> _Records to use_:
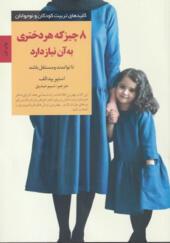کتاب-8-چیزی-که-هر-دختری-به-آن-نیاز-دارد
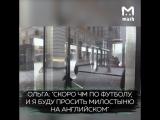 В Москве бомжи учат английский язык к Чемпионату мира по футболу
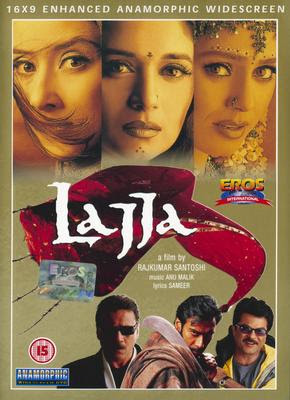 Lajja 2001 Hindi Movie Watch Online
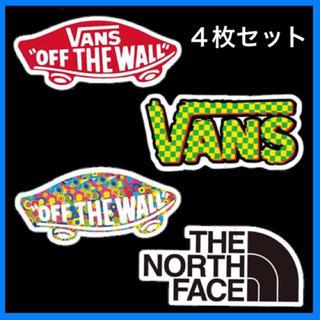 ヴァンズ(VANS)のポイント処分などには最適!!  VANS ステッカー 3枚プラス1枚の4枚セット(ステッカー)
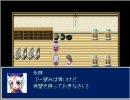【RPGツクール】よっちゃんストーリー 3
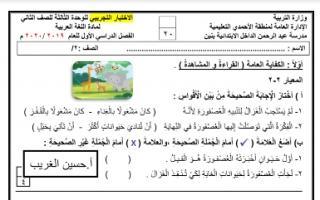 اختبار تجريبي لغة عربية الوحدة الثالثة الصف الثاني مدرسة عبد الرحمن الداخل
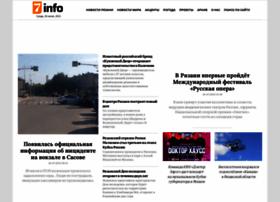 7info.ru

> _Exercise requirements_: A word-for-word copy of the lines from the one containing "В Москве бомжи" through the last line of the records is what is wanted, without pictures and without any other line.

> _Answer to the problem_:
 В Москве бомжи учат английский язык к Чемпионату мира по футболу
 Lajja 2001 Hindi Movie Watch Online
 ヴァンズ(VANS)のポイント処分などには最適!!  VANS ステッカー 3枚プラス1枚の4枚セット(ステッカー)
【RPGツクール】よっちゃんストーリー 3
 اختبار تجريبي لغة عربية الوحدة الثالثة الصف الثاني مدرسة عبد الرحمن الداخل
 7info.ru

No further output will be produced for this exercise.